Twitter es del Leicester City. La nueva política es del Leicester City. El bar de la esquina es del Leicester City. Mi madre, a la que la pelota ni le va ni le viene, es del Leicester City.

Todos somos, dejando a un lado nuestro equipo del alma, del Leicester City. Todos somos, pasiones caseras aparte, un poco ‘zorretes’ (ahora también en el fútbol). Porque hay historias que nos fascinan, que nos atrapan como la miel a las moscas, que nos renuevan las ganas de seguir sufriendo. Y la del equipo de Claudio Ranieri, actual líder de la Premier League y sorprendente candidato a levantar el campeonato inglés cuando llegue el mes de junio, es una de ellas. De ensuciarse las manos para salvar la categoría a plancharse el esmoquin para ver la función desde la platea. El Leicester se ha destapado como un nuevo tipo de pirotecnia. Su modus operandi es llano, no tiene truco. Consiste en infiltrarse entre los pronósticos más facilones y hacerlos saltar por los aires. Una y otra vez.

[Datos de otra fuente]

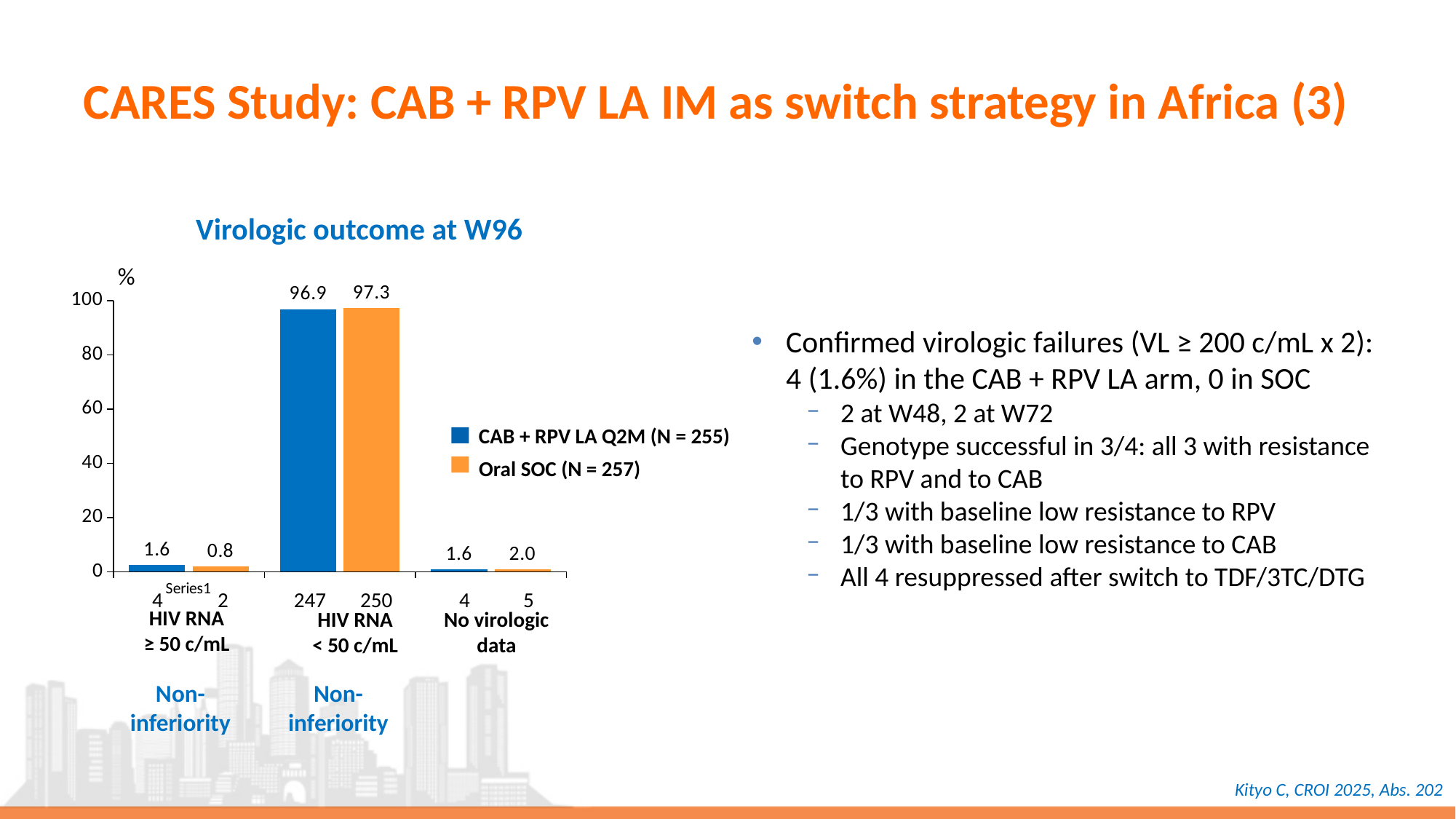
What is the value for CAB + RPV LA Q2M in the HIV RNA < 50 c/mL category? 96.9 Is the value for Oral SOC in the HIV RNA < 50 c/mL category greater or less than 80? greater How many series does the legend list? 2 What is the value for CAB + RPV LA Q2M in the HIV RNA ≥ 50 c/mL category? 1.6 What kind of chart is shown on the slide? Bar chart What is the difference between the CAB + RPV LA Q2M and Oral SOC values in the HIV RNA ≥ 50 c/mL category? 0.8 In the HIV RNA ≥ 50 c/mL category, which series has the larger value? CAB + RPV LA Q2M What is the difference between the Oral SOC and CAB + RPV LA Q2M values in the HIV RNA < 50 c/mL category? 0.4 What is the value for Oral SOC in the No virologic data category? 2.0 What is the title of the chart? Virologic outcome at W96 What is the value for Oral SOC in the HIV RNA < 50 c/mL category? 97.3 Which category has the highest values for both series? HIV RNA < 50 c/mL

El Leicester es el gafotas de clase que te levanta la novia y que luego te mira como diciendo “¿y qué quieres que haga yo?”. Su mérito consiste en dar la sensación de haberse levantado de la nada. Kidderminster Harriers, Royal Antwerp, Quimper Kerfeunteun, Fleetwood Town… Los nombres de los equipos de los que provienen sus futbolistas recuerdan el cartel de un festival de música independiente. Da impresión constatar lo lejos que han llegado esos chicos que hoy están en boca de todos. Pero más vértigo da mirar por el retrovisor y comprobar donde estaban jugando la mayoría de ellos hace tres o cuatro años.